All-time bust Danny Goodwin was drafted as a catcher, but apparently he only ever appeared at 1B & as a DH in the big leagues.
   17. Pasta-diving Jeter (jmac66) Posted: August 14, 2021 at 02:29 PM (#6034384)

I can think of only a handful over the decades -- Campanella, Earl Battey, Elston Howard, Hal King, John Roseboro ...

I hope I'm forgetting several others.

Paul Casanova & the immortal Choo Choo Coleman
   18. Brian C Posted: August 14, 2021 at 05:49 PM (#6034406)
And sure, the bit about one pitch's effect on a career is well over the top. Maybe, maybe on rare occasion -- Buckner's error may not have had that big an effect but it's viewed as the defining moment of his career. Caught looking b9 in game 7 with the tying run on could have consequences.

When I first read that bit, my mind immediately went to cup-of-coffee type fringe major leaguers, who may only get a handful or so of PA, or for pitchers, face a handful of batters. Not established major leaguers.

Still hyperbole, obviously, but more defensible.
   19. gef the talking mongoose, peppery hostile Posted: August 14, 2021 at 06:25 PM (#6034410)
Paul Casanova

Also occurred to me, but he's from Cuba, so I think of him as Hispanic rather than Black for purposes of categorizing ballplayers.
   20. John Northey Posted: August 14, 2021 at 10:28 PM (#6034442)
The way I see it is the effect is small as the bias is probably small too - the type most don't notice. For example, when someone is hiring a person for a job they often hire people who make them think of themselves. Often not on purpose, but when the edge between 2 people is too small to decide you go with the familiar. I suspect the same applies here - if a pitch is 50-50 in the umps mind they go with unconscious biases - ie: this guy has a rep for good judgement so I give him the call, or that guy has a rep for swinging at bad pitches so I'll call it a strike. Mix that with racial stereotypes and you can easily get bad calls coming up racial, and also get those biases cooked in by the players who get the bad calls having more K's and fewer walks.

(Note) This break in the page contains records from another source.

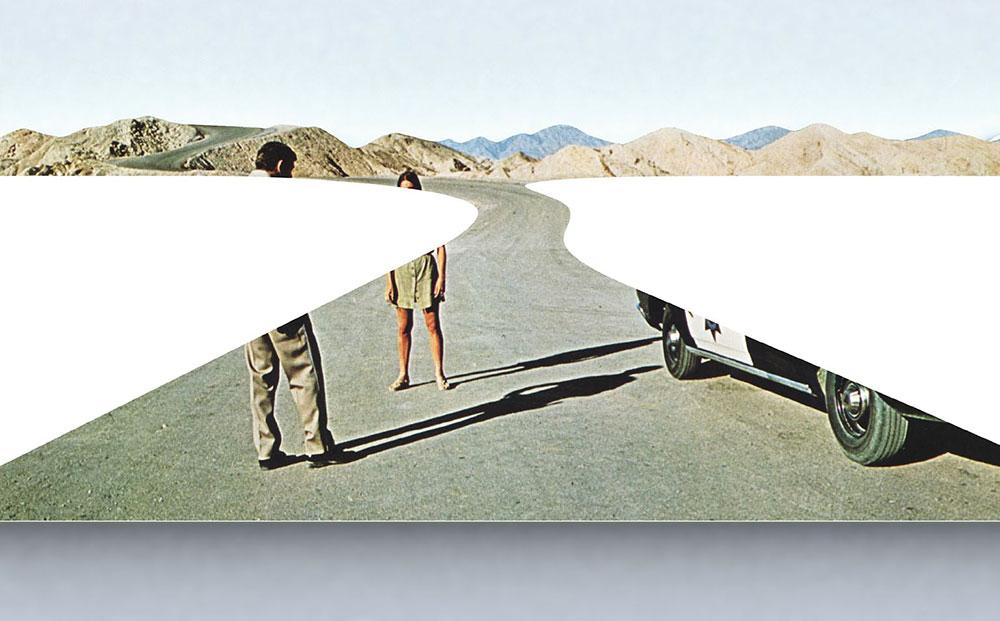 קונטקט, דאג אייטקן, 2012. קווי המגוז מתעגלים, יוצרים משולשים מרוככים בלבן המינימליסטי על סצ ינת הסיום של הסרט קונטקט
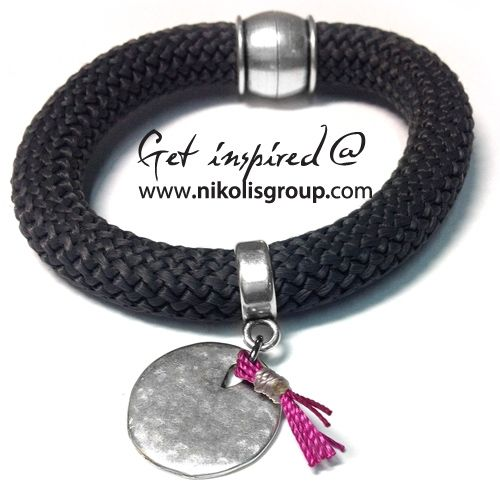 Bracelet made with climbing cord with metal medaillon and small fuchsia detail!find all the materials @ www.nikolisgroup.com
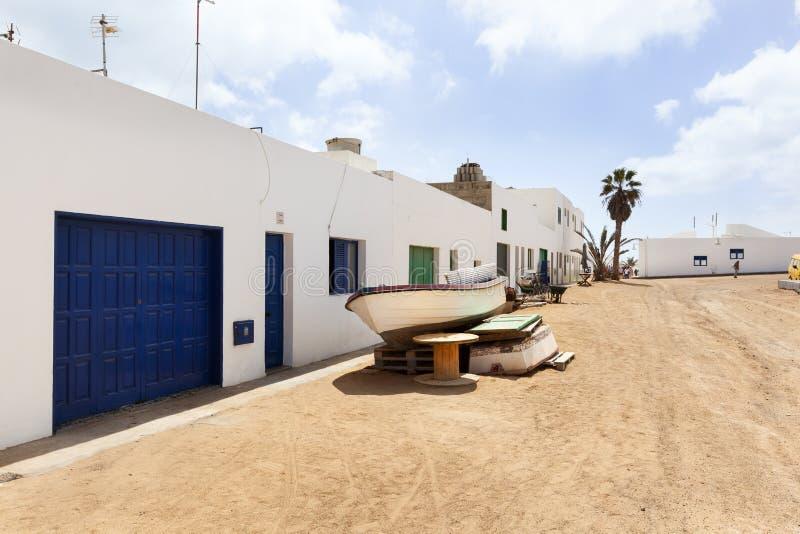 Calle vac?a con la arena y casas blancas en Caleta de Sebo en el La Graciosa de la isla imagen de archivo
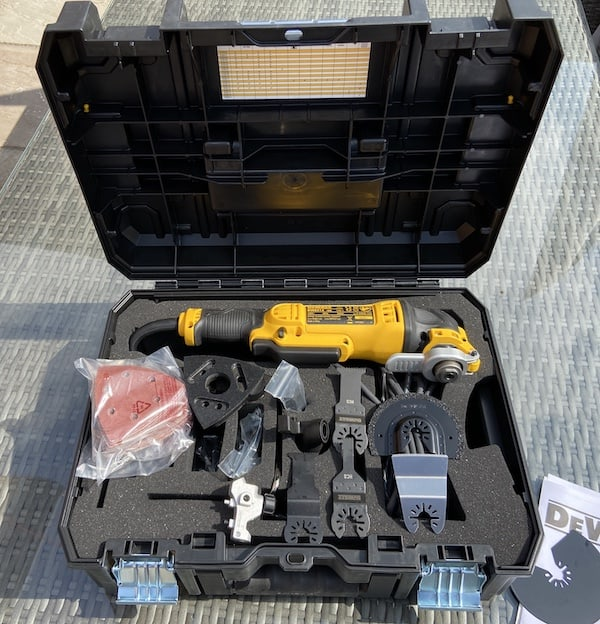 DeWalt DWE315KT Oscillating Multi-Tool with the accessories it comes with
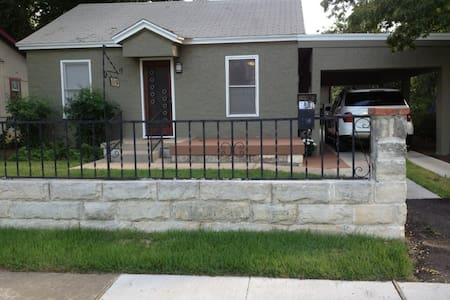 PERFECT SXSW 2/2 HOME! WALK TO MOST EVENTS!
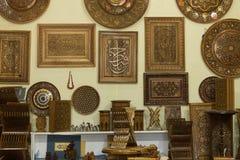Κατάστημα των έξυπνων rihals Ξύλινες στάσεις βιβλίων στη Μπουχάρα, Ουζμπεκιστάν Κατάστημα στάσεων κατόχων βιβλίων της Holly Quran Στοκ Εικόνα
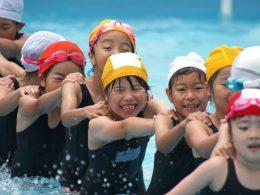 水泳授業中の子どもたち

Robo-umps ASAP please. Make it so this is irrelevant in the majors and ideally wherever you can in the minors as well. I HATE seeing bad calls regardless of who it favors (the Jays had a painful game recently with the final out being on a pitch at least an inch or two outside the strike zone).
   21. we all water; we all 57i66135 Posted: August 14, 2021 at 10:42 PM (#6034444)
Which way were the Derek Jeter at-bats measured?
i think that answer depends on which grocery store you went to most recently, assuming they don't use plastic bags.
   22. Starring Bradley Scotchman as RMc Posted: August 15, 2021 at 03:59 PM (#6034504)
his mother, Suzanne Jeanson, is Franco-Manitoban.

I used to love her spaghetti as a kid!